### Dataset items
++++++++

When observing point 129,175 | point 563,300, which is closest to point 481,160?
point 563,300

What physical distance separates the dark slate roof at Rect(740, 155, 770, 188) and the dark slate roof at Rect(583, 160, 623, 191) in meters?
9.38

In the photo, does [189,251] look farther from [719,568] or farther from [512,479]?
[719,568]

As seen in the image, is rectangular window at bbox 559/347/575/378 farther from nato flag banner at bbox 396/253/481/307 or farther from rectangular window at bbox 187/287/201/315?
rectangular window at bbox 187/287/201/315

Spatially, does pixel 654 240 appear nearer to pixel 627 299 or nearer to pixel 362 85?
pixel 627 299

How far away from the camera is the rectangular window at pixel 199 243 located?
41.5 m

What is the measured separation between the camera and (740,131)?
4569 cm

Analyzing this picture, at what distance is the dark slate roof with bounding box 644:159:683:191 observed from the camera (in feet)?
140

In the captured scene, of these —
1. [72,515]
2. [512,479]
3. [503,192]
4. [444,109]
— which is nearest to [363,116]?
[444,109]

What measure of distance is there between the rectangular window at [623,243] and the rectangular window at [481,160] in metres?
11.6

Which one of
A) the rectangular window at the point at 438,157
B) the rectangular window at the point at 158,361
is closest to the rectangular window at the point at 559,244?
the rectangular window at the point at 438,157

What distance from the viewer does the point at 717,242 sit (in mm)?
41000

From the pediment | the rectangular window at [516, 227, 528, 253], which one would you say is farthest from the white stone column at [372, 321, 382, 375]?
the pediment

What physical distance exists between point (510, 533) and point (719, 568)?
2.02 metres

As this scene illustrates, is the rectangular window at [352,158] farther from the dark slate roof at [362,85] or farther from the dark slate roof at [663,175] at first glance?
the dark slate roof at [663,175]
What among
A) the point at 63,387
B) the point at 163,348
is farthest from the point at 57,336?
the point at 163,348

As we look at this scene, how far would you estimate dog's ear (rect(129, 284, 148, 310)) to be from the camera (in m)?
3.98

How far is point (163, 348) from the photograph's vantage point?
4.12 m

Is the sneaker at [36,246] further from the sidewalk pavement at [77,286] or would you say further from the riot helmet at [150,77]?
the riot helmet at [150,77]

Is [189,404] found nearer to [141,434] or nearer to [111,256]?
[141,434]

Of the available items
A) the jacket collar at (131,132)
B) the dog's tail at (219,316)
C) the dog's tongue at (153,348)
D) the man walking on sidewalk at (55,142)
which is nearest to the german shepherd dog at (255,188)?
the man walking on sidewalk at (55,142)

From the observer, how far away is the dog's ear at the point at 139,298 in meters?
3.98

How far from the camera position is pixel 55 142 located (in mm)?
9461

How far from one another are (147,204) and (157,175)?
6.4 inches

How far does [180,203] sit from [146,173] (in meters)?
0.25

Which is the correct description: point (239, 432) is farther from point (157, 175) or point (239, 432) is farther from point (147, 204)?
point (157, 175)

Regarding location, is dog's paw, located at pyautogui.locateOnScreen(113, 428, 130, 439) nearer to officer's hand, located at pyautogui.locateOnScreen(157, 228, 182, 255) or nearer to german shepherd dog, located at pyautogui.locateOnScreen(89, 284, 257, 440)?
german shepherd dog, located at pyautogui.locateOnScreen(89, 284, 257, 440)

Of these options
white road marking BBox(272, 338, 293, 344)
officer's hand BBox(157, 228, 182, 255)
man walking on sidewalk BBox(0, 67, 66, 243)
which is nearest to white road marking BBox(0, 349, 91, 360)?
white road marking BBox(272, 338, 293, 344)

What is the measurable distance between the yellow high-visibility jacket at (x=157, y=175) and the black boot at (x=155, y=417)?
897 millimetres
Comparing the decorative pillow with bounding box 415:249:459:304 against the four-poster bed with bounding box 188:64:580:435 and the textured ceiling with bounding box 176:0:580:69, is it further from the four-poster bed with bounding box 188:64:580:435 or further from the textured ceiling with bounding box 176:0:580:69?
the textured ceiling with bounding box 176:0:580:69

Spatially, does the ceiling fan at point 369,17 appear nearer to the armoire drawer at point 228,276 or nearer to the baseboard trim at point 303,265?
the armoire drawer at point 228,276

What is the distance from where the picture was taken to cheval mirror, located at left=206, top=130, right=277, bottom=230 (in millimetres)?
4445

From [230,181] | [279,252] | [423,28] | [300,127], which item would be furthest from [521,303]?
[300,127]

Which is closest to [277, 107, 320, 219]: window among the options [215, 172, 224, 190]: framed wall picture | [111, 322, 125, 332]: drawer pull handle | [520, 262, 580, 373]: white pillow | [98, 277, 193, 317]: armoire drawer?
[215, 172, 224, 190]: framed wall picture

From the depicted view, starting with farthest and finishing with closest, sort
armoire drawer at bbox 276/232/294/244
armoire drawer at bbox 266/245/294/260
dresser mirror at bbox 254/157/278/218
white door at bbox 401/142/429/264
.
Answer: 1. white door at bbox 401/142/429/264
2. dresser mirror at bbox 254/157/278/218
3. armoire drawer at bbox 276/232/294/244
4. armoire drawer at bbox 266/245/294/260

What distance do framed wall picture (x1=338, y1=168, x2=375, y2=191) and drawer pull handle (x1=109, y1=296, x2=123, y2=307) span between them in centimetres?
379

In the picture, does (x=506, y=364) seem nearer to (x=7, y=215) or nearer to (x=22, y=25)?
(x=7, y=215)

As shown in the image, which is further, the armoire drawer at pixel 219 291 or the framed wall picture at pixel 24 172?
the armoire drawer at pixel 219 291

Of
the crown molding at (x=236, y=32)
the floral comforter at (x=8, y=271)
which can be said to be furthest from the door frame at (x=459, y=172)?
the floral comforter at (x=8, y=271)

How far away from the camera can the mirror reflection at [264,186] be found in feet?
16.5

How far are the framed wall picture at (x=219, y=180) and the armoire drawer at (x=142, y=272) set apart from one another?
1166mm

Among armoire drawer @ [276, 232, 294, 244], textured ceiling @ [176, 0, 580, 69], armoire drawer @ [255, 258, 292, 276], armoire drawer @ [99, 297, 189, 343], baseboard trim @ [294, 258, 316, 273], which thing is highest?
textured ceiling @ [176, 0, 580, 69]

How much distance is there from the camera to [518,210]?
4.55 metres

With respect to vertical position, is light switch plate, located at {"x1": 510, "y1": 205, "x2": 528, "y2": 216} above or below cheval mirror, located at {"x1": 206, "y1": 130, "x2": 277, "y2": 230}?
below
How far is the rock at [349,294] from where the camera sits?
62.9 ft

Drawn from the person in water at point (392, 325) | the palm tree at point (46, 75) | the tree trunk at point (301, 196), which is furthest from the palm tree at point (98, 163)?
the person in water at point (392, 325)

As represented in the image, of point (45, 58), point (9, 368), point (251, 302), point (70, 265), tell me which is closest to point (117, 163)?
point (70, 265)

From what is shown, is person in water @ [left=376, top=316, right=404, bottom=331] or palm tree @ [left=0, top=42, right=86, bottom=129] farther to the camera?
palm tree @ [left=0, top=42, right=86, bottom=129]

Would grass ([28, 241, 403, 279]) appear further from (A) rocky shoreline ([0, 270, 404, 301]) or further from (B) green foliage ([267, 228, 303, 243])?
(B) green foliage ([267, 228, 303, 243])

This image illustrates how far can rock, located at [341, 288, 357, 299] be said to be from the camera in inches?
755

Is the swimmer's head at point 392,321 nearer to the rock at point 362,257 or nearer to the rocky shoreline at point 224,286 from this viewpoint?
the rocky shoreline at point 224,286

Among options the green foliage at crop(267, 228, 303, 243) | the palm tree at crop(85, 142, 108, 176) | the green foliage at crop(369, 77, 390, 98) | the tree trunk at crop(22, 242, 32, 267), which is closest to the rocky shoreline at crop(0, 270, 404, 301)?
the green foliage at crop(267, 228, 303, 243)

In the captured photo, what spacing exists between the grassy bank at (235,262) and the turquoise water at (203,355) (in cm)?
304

++++++++

### WHAT THE EXERCISE ASKS
Please repeat the items word for word, starting at the line that contains "Among options the" and ending with the final line of the items.

### FULL ANSWER
Among options the green foliage at crop(267, 228, 303, 243) | the palm tree at crop(85, 142, 108, 176) | the green foliage at crop(369, 77, 390, 98) | the tree trunk at crop(22, 242, 32, 267), which is closest to the rocky shoreline at crop(0, 270, 404, 301)?
the green foliage at crop(267, 228, 303, 243)

In the captured photo, what spacing exists between the grassy bank at (235,262) and the turquoise water at (203,355) (in cm)?
304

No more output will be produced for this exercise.